Hacker News new | ask | show | jobs
by robertlagrant 403 days ago
And the same in Python:

  if user := get_user() is not None:
    # use user
  else:
    # return error
Although given the happy path code can mean you don't see the error condition for ages, I much prefer this:

  if (user := get_user()) is None:
    # return error

  # use user
3 comments

`:=` was new to me: https://peps.python.org/pep-0572/

It actually looks really natural in python, glad they added.

hehehe. reminds me of if err != nil in Go which is really not an issue in my opinion. But it seems to have become somewhat infamous in some circles.
It is a massive problem. It's basically the worse thing about C and they decided to copy it.

Easily 60-70% of all go code is about propagating errors to the caller directly.

Not C. C errors are different since they are simply numbers.

And spoiler alert, every language propagates errors. Sometimes automatically via exception handling, somewhat simply by returning error values. rust does this too.

Matter fact, even javascript might be creeping toward this model of explicit error propagation soon.

Good, because it is easier to understand.

Easier to understand and even easier to get it wrong!
The problem is the compiler doesn’t help you if you forget to check err.

Although it will flag unused variable. So you will have to make an effort to deliberately ignore the error value.
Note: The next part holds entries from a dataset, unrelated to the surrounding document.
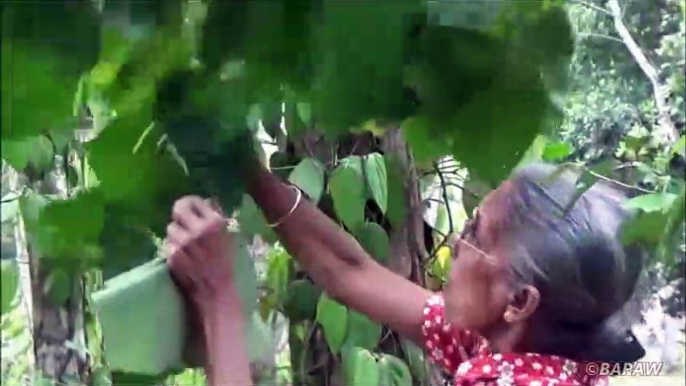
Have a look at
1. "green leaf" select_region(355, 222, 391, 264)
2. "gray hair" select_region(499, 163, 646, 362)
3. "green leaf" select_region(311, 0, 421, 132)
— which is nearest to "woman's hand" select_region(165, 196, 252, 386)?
"green leaf" select_region(311, 0, 421, 132)

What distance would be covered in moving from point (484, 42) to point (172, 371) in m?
0.19

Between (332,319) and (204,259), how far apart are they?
0.37 meters

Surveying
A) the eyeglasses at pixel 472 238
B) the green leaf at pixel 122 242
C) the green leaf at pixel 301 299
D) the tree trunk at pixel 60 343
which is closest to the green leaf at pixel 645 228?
the eyeglasses at pixel 472 238

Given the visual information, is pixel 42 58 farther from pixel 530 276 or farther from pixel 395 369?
pixel 395 369

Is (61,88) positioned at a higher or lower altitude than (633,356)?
higher

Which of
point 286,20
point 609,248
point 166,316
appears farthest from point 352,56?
point 609,248

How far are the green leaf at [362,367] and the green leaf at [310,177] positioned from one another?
0.52 ft

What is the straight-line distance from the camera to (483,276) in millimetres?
585

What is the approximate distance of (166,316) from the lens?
35 centimetres

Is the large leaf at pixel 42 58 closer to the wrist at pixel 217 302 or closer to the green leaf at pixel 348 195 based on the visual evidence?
the wrist at pixel 217 302

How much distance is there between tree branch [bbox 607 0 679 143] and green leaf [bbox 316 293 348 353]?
0.32 m

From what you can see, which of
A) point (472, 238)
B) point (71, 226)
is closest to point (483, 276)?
point (472, 238)

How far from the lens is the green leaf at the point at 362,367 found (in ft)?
2.37

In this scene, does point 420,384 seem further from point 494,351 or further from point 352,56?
point 352,56
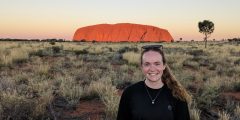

Still not quite as nice as the compiler forcing you to handle the error case.

The problem is that idiomatic Go reuses err for multiple calls. So if you already have one call and check err after, it counts as used, and forgetting to check it on subsequent calls is not flagged.
True. Not a big issue in practice and there are linters and whatnot. Variable shadowing can happen.

But it's a bit orthogonal of a concern. I do have things to say about errors but my complaints are a bit more nuanced and made with hindsight.

Python doesn't have option, so this is not the same thing at all
What if get_user() returns something of type Optional[User]? Does that get it close enough?